Rows from a spatial reasoning dataset.

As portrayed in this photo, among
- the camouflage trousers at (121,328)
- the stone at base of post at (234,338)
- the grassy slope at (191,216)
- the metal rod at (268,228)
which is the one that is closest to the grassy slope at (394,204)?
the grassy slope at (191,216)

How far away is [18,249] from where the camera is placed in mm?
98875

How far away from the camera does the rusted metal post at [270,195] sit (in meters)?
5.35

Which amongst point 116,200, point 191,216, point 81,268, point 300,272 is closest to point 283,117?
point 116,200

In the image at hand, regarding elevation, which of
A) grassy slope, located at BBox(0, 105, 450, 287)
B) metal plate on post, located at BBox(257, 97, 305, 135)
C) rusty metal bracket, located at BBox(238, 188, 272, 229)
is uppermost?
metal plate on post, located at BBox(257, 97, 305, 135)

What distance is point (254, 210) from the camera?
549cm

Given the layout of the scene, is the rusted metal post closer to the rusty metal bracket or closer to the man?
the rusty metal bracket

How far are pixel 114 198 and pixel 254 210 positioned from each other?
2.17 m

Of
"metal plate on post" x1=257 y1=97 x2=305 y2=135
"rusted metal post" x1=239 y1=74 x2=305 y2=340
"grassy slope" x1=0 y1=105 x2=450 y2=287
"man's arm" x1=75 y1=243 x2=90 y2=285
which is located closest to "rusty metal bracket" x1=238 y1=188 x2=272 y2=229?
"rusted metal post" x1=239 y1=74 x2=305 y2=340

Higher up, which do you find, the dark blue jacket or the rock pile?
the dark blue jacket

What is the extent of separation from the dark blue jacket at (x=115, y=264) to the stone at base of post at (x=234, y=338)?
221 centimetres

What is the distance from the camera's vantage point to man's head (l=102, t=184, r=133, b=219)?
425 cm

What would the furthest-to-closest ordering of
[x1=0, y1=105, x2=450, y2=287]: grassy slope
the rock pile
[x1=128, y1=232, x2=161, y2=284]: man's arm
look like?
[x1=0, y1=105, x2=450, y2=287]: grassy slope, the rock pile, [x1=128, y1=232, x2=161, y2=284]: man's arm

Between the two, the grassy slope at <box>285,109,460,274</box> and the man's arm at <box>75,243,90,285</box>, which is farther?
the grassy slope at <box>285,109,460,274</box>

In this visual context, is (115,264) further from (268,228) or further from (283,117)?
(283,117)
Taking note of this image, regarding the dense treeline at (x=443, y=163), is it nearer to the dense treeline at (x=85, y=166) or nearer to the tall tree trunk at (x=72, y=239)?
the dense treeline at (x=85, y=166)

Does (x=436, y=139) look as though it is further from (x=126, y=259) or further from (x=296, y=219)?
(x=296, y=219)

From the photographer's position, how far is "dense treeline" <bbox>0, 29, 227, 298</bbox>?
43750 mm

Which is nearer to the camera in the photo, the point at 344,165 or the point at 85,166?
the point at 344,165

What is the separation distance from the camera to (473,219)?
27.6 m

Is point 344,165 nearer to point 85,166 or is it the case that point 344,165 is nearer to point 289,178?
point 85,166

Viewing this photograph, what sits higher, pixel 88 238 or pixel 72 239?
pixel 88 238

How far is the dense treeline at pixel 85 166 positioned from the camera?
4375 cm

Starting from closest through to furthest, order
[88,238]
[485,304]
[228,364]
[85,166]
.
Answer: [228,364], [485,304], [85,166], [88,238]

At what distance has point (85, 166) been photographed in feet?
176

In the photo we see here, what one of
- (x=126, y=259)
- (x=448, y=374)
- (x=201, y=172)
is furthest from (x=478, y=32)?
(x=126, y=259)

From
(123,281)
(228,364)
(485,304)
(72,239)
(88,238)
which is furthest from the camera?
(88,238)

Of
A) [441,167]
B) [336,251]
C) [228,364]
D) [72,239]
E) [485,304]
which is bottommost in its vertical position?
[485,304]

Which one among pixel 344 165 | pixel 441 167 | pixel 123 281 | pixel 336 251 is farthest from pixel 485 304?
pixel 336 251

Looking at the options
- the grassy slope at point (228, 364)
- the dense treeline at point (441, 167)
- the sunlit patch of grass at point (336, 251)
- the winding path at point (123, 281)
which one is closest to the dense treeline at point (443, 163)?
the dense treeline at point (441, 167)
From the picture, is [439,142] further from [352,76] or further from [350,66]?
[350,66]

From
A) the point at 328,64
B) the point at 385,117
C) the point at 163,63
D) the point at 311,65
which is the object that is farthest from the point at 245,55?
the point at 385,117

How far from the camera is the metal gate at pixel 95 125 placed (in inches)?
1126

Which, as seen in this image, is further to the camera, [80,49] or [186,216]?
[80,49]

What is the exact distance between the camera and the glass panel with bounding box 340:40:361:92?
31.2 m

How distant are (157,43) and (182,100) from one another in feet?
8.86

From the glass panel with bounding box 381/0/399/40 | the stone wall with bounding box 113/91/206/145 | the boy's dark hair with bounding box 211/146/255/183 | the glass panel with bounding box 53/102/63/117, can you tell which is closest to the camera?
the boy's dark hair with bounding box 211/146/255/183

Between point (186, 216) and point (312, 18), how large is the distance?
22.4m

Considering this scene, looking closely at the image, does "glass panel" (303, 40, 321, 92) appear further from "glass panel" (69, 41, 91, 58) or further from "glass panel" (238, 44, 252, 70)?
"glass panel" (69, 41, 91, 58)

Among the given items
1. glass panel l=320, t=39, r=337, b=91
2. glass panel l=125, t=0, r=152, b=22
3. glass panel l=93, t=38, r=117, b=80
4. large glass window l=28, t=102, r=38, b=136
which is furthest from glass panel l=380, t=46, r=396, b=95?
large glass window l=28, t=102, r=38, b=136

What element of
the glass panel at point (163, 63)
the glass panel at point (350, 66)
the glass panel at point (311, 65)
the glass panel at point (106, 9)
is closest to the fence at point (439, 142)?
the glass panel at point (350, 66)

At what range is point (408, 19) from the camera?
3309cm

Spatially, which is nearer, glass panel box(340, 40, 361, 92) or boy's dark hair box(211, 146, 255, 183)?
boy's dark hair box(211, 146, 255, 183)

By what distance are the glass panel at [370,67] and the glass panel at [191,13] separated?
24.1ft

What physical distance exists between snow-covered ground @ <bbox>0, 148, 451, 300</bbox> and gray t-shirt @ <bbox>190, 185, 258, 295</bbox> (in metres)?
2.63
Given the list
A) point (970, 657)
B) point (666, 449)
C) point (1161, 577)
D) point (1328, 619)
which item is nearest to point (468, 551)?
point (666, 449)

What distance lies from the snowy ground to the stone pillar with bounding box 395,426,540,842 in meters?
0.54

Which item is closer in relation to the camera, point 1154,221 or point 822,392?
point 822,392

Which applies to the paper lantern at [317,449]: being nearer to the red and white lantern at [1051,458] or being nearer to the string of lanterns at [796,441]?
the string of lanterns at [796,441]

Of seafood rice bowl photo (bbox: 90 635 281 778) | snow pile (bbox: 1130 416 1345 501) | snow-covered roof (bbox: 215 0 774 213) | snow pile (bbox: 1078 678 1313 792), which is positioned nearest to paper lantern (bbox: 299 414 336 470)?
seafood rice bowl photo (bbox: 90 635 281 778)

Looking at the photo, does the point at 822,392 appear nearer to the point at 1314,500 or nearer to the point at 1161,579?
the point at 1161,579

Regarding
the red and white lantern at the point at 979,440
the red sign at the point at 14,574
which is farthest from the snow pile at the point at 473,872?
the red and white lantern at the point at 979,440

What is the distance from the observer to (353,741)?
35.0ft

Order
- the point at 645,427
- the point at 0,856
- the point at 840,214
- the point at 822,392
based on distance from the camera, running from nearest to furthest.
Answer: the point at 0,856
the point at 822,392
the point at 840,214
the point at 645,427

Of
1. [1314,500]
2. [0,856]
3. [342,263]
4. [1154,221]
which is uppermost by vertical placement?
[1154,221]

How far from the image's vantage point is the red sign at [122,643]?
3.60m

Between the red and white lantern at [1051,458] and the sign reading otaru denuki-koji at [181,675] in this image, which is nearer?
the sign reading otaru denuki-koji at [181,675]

Task details. Copy only the stretch running from the line containing "What is the distance from the observer" to the final line of the entries, both ends included, exactly as it stands.

Result of the task.
What is the distance from the observer to (353,741)?
35.0ft

Order
- the point at 645,427
- the point at 0,856
- the point at 840,214
- the point at 822,392
based on distance from the camera, running from nearest to furthest.
Answer: the point at 0,856
the point at 822,392
the point at 840,214
the point at 645,427

Of
1. [1314,500]
2. [0,856]
3. [342,263]
4. [1154,221]
which is uppermost by vertical placement?
[1154,221]

How far from the image's vantage point is the red sign at [122,643]?
3.60m

Between the red and white lantern at [1051,458] and the sign reading otaru denuki-koji at [181,675] in this image, which is nearer?
the sign reading otaru denuki-koji at [181,675]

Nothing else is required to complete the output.